→ Set problem
Return all of the data exactly, with nothing left out but the pictures.

### Record extracts ###

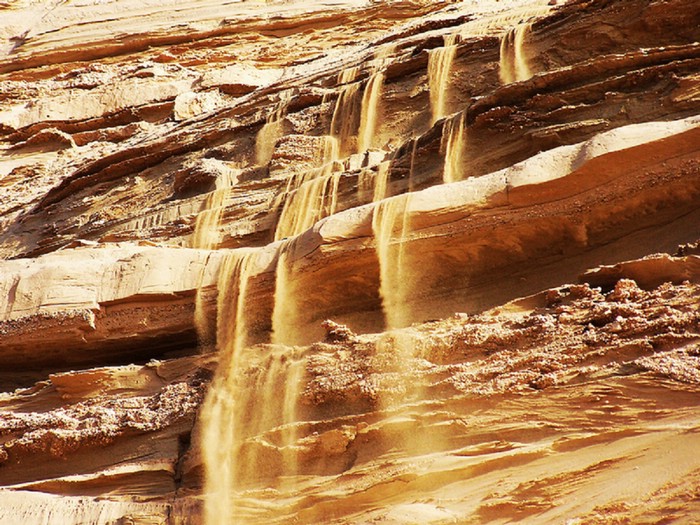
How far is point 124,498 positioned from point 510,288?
167 inches

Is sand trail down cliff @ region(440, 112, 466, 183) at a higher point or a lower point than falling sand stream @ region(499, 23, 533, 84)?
lower

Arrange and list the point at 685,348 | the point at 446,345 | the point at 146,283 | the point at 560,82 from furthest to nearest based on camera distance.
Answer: the point at 560,82 < the point at 146,283 < the point at 446,345 < the point at 685,348

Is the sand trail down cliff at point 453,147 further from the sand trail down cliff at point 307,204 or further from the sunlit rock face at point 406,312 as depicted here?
the sand trail down cliff at point 307,204

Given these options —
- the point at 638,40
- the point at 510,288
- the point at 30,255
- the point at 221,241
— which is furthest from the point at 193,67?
the point at 510,288

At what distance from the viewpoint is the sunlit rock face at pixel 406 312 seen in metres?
6.65

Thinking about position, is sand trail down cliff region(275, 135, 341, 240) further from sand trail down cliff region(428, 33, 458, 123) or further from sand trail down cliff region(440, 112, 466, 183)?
sand trail down cliff region(428, 33, 458, 123)

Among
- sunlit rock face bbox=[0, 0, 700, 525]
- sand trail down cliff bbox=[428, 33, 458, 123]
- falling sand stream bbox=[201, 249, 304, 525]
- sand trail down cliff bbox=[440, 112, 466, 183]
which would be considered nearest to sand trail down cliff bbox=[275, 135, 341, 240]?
sunlit rock face bbox=[0, 0, 700, 525]

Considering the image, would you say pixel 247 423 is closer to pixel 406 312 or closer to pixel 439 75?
pixel 406 312

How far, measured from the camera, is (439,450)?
23.2ft

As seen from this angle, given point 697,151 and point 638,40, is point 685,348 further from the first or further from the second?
point 638,40

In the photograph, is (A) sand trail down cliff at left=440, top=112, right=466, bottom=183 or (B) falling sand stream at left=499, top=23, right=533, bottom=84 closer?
(A) sand trail down cliff at left=440, top=112, right=466, bottom=183

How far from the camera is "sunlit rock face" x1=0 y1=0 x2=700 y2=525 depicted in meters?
6.65

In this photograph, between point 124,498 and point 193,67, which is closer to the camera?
point 124,498

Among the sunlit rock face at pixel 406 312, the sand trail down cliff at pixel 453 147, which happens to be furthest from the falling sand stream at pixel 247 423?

###

→ Written response
How far is point 124,498 positioned from point 510,288?
167 inches

Is sand trail down cliff @ region(440, 112, 466, 183) at a higher point or a lower point than falling sand stream @ region(499, 23, 533, 84)?
lower

Arrange and list the point at 685,348 | the point at 446,345 | the point at 146,283 | the point at 560,82 from furthest to nearest based on camera distance.
Answer: the point at 560,82 < the point at 146,283 < the point at 446,345 < the point at 685,348

Is the sand trail down cliff at point 453,147 further from the sand trail down cliff at point 307,204 or further from the sunlit rock face at point 406,312 as depicted here?
the sand trail down cliff at point 307,204

Given these options —
- the point at 638,40
- the point at 510,288
- the point at 30,255
- the point at 221,241
— which is furthest from the point at 193,67?
the point at 510,288

At what distance from the viewpoint is the sunlit rock face at pixel 406 312 seen in metres?
6.65

Thinking about position, is sand trail down cliff region(275, 135, 341, 240) further from sand trail down cliff region(428, 33, 458, 123) or further from sand trail down cliff region(440, 112, 466, 183)?
sand trail down cliff region(428, 33, 458, 123)

Among
- sunlit rock face bbox=[0, 0, 700, 525]
- sand trail down cliff bbox=[428, 33, 458, 123]
- falling sand stream bbox=[201, 249, 304, 525]
- sand trail down cliff bbox=[440, 112, 466, 183]
which would be considered nearest to sand trail down cliff bbox=[275, 135, 341, 240]?
sunlit rock face bbox=[0, 0, 700, 525]

Considering the image, would you say pixel 247 423 is closer to pixel 406 312 or closer to pixel 439 75?
pixel 406 312

How far, measured from the camera, is (439,450)?
23.2ft

As seen from this angle, given point 697,151 and point 638,40, is point 685,348 further from the first or further from the second?
point 638,40

In the photograph, is (A) sand trail down cliff at left=440, top=112, right=466, bottom=183 or (B) falling sand stream at left=499, top=23, right=533, bottom=84 closer?
(A) sand trail down cliff at left=440, top=112, right=466, bottom=183

How far from the camera is "sunlit rock face" x1=0 y1=0 x2=700 y2=525 depicted in meters?
6.65

In this photograph, between point 124,498 and point 193,67, which is closer to the camera?
point 124,498

Among the sunlit rock face at pixel 406 312, the sand trail down cliff at pixel 453 147, which happens to be furthest from the falling sand stream at pixel 247 423?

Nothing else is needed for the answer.